The core workflow of Scanpy is built around the AnnData data structure, which stores gene expression matrices with detailed annotations. Its pipeline includes preprocessing steps such as normalization, confounder regression, and identification of highly variable genes. For dimensionality reduction and visualization, it offers PCA, t-SNE, diffusion maps, and graph-based layouts. Clustering is performed with algorithms like Louvain, alongside tools for identifying marker genes through differential expression tests. Scanpy also supports pseudotime and trajectory inference with diffusion pseudotime, enabling the reconstruction of branching cell lineages.
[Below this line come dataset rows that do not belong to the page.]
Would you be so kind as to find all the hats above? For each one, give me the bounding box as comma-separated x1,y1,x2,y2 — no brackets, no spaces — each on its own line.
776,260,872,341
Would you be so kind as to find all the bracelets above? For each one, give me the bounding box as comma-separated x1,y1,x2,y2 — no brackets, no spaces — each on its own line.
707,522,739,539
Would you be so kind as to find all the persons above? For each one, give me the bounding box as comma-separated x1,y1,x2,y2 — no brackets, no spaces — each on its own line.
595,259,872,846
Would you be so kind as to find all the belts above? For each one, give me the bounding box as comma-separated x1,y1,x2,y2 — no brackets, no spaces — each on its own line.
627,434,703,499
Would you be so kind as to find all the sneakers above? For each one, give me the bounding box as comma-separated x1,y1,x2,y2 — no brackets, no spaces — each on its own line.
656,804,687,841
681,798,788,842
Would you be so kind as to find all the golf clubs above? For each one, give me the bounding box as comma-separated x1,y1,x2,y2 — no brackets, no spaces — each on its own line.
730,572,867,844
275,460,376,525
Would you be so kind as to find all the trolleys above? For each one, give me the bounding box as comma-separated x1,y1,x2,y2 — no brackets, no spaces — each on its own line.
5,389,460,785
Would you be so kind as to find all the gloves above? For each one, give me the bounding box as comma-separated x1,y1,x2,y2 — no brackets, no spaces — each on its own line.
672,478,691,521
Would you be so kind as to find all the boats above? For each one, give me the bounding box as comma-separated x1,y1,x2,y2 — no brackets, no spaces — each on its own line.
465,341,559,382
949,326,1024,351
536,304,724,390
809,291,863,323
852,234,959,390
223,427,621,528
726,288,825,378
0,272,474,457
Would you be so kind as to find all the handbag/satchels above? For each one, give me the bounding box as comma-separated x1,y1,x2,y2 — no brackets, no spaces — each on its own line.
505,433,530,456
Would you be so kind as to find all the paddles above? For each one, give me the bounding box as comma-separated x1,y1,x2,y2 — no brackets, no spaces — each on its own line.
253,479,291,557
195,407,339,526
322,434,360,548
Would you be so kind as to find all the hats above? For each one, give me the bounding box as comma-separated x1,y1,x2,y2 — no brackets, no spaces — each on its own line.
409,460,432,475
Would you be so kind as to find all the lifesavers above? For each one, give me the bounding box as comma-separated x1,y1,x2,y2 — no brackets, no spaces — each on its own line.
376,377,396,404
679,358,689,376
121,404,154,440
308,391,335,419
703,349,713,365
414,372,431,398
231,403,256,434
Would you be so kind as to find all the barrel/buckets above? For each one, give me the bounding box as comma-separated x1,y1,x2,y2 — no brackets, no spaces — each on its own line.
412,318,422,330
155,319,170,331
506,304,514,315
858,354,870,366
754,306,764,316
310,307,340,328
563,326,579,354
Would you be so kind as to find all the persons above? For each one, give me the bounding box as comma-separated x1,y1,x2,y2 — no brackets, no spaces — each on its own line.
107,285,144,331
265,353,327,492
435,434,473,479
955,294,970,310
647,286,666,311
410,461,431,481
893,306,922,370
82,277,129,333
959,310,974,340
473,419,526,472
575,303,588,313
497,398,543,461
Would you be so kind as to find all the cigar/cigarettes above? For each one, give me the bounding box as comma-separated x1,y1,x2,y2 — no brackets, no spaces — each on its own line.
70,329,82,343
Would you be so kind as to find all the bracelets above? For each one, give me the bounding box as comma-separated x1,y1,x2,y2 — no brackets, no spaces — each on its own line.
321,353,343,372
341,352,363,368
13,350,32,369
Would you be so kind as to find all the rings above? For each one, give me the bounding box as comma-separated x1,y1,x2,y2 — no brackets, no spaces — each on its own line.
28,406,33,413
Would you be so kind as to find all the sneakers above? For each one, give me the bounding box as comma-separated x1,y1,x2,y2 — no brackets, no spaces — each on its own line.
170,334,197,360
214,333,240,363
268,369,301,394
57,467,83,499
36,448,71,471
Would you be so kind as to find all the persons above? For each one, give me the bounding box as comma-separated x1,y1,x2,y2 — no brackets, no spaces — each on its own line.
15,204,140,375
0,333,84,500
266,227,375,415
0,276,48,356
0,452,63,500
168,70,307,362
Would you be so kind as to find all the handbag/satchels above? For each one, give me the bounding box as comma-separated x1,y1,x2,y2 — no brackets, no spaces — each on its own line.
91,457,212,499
Scanpy has grown through a series of major updates that steadily expanded its speed, efficiency, and analytical scope.⁹ Early updates introduced UMAP, the Neighbors class, and Leiden clustering, while also improving batch correction and quality control tools. Later versions added spatial data support, refined highly variable gene selection, and strengthened differential expression analysis. More recent updates introduced Pearson Residuals, improved package compatibility, and fixed long-standing issues in HVG functions. Over time, Scanpy has also gained numerous extensions, including tools for manual cell selection, immune repertoire analysis, cell fate mapping, and many more.^10-12

The Scanpy website offers helpful documentation that provides tutorials that guide users through preprocessing, clustering, visualization, and advanced workflows. It also includes a comprehensive API reference, practical “how-to” guides, and detailed release notes that track new features and changes. In addition, users can find installation instructions and links to the community for questions and contributions, making the site a complete resource for learning and applying Scanpy.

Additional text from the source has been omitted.